18. Composition intended for the implementation of a cytotoxic treatment in a mammal comprising:

(i) all or part of a MIP polypeptide,

(ii) all or part of a polypeptide having at least one cytotoxic activity, according to which said polypeptides (i) and (ii) are as defined in claims 1 to 10.

19. Formulation intended for the implementation of a cytotoxic treatment in a mammal, characterized in that it comprises a composition according to one of claims 1 to 13, a vector according to claims 14 or 15, a viral particle according to the claim 16, or a composition according to claim 18, as well as a pharmaceutically acceptable carrier.

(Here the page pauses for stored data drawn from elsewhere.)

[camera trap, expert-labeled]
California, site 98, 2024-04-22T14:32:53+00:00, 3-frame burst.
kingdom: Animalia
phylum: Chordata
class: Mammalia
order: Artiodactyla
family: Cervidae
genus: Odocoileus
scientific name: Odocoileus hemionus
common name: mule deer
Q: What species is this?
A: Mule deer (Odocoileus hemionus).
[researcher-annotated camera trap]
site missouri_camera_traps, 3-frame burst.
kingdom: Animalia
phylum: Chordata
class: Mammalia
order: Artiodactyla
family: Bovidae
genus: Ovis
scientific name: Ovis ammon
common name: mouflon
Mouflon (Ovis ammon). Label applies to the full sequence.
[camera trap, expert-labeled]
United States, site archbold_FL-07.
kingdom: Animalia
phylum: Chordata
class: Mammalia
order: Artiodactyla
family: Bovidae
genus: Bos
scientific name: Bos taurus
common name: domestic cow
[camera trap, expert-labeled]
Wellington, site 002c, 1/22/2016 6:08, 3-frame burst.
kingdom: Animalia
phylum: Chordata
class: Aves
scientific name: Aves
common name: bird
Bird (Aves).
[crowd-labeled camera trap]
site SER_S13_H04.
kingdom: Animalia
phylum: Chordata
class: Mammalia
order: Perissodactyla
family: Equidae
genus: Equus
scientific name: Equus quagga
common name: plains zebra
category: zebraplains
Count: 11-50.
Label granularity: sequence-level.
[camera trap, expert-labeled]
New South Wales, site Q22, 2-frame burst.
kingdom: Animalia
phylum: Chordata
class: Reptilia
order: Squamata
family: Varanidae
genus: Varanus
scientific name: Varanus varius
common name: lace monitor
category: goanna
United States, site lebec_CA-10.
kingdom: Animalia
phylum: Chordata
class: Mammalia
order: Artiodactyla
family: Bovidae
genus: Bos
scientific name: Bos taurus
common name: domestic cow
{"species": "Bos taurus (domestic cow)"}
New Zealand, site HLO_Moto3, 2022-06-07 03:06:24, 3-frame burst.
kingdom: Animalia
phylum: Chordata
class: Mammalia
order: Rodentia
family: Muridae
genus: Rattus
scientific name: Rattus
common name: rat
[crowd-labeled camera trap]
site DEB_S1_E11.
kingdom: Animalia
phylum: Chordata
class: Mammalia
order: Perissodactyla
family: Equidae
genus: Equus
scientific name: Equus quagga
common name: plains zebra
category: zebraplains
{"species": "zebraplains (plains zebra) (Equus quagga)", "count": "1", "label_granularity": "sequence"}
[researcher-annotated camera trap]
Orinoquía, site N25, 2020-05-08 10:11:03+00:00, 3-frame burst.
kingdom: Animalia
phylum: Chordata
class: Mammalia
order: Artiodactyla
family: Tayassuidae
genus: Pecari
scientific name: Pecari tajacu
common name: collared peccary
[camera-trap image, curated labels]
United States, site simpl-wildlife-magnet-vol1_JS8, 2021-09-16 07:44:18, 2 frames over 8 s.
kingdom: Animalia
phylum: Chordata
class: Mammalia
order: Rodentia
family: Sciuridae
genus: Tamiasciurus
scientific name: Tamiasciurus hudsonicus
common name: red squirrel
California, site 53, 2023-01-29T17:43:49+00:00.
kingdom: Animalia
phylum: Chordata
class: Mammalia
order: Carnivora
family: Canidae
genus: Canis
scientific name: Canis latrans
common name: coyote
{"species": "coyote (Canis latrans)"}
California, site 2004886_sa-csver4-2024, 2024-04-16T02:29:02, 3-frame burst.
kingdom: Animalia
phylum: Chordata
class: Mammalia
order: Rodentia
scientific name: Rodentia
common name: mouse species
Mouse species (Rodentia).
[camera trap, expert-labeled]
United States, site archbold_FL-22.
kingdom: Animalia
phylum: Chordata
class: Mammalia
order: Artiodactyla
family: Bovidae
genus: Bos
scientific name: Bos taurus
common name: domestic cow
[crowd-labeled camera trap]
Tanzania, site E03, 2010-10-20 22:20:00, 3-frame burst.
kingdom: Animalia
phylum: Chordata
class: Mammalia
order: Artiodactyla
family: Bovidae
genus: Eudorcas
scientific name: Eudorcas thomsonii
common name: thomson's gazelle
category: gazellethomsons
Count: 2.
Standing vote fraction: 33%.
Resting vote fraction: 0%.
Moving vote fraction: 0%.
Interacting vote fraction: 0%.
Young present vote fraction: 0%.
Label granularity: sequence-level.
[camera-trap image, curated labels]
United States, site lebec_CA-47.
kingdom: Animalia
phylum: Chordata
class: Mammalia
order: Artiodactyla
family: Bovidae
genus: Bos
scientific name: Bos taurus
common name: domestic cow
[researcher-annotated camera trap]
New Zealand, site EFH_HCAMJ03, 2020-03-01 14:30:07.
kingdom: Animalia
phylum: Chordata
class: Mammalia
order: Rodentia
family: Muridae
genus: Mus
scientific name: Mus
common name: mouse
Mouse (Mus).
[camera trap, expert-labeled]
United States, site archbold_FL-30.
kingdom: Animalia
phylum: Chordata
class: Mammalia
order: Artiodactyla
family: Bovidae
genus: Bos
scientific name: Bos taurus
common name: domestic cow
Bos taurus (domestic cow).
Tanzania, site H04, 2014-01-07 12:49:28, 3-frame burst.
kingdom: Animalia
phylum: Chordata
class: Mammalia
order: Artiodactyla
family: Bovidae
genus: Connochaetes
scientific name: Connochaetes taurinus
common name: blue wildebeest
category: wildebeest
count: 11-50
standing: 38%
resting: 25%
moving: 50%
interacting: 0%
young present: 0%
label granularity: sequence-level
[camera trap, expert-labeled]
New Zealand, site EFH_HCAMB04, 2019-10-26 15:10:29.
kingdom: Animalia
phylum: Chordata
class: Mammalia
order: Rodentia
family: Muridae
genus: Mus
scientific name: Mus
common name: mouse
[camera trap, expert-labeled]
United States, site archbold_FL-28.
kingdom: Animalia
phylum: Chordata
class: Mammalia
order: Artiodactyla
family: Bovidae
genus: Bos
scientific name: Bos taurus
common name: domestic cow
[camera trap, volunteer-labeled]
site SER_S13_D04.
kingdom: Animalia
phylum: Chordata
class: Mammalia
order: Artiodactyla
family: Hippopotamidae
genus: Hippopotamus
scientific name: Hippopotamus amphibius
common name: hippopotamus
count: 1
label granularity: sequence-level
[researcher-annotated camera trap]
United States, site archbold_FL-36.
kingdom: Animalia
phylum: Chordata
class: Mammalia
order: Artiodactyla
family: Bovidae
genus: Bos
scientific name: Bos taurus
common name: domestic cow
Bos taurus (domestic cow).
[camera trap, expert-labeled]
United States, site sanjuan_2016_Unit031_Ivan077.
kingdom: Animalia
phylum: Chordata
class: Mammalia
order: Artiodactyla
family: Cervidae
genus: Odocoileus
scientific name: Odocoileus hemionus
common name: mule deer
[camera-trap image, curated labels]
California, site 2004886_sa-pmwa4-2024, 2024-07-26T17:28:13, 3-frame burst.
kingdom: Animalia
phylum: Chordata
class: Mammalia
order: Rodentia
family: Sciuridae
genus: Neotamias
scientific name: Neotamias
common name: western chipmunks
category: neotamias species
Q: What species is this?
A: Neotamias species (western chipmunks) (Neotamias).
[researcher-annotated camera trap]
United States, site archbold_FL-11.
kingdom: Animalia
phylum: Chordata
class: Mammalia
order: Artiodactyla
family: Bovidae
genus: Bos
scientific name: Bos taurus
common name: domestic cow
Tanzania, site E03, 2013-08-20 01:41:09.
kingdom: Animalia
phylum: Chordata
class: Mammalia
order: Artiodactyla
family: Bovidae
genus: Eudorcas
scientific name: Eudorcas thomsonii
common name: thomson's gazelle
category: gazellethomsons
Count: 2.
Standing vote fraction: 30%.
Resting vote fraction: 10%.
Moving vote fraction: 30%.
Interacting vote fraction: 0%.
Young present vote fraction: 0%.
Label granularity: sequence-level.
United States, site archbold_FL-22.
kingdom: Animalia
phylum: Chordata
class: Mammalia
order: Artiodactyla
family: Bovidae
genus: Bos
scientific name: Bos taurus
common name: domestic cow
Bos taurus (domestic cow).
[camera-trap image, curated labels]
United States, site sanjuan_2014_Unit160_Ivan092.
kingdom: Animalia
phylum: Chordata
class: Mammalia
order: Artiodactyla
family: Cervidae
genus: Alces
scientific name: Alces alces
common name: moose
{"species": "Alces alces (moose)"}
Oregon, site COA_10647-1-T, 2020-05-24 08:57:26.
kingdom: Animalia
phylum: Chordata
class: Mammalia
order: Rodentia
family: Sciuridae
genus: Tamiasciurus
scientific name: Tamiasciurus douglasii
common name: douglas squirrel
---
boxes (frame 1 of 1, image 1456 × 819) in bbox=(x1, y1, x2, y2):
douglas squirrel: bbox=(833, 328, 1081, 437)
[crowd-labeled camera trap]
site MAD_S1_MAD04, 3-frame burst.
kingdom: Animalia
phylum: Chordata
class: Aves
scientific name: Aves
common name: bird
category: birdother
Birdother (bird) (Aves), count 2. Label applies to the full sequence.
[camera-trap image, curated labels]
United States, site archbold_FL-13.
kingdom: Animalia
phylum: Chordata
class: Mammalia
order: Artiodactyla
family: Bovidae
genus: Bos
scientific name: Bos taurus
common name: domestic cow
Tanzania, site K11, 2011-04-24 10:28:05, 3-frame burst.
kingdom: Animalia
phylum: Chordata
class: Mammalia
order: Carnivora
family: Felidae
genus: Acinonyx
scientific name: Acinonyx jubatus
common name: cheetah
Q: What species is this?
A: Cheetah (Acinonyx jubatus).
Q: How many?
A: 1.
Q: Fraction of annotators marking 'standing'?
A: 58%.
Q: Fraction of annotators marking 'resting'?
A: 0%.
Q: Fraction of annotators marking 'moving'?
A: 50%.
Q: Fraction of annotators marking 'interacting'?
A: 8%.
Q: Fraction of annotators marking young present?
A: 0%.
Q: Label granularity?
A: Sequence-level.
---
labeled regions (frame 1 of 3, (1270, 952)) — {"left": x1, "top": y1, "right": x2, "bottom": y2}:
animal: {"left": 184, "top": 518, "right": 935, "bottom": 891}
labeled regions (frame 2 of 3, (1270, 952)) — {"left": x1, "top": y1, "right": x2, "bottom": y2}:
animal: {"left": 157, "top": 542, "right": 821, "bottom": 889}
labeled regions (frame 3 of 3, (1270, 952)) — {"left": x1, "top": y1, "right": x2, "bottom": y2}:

20. Formulation according to claim 19, characterized in that it comprises acceptable amounts from a pharmaceutical point of view of a prodrug capable of being transformed into cytotoxic molecule by a polypeptide having at least one cytotoxic activity.

21. Formulation according to claim 20, characterized in that said prodrug is selected from 5-fluorouracil (5-FU) and 5-fluorocytosine ((5-FC).

22. Use of a composition according to claims 1 to 13, of a vector according to claims 14 to 15, of a viral particle according to claim 16, or of a composition according to claim 18, for the preparation of a cytotoxic drug.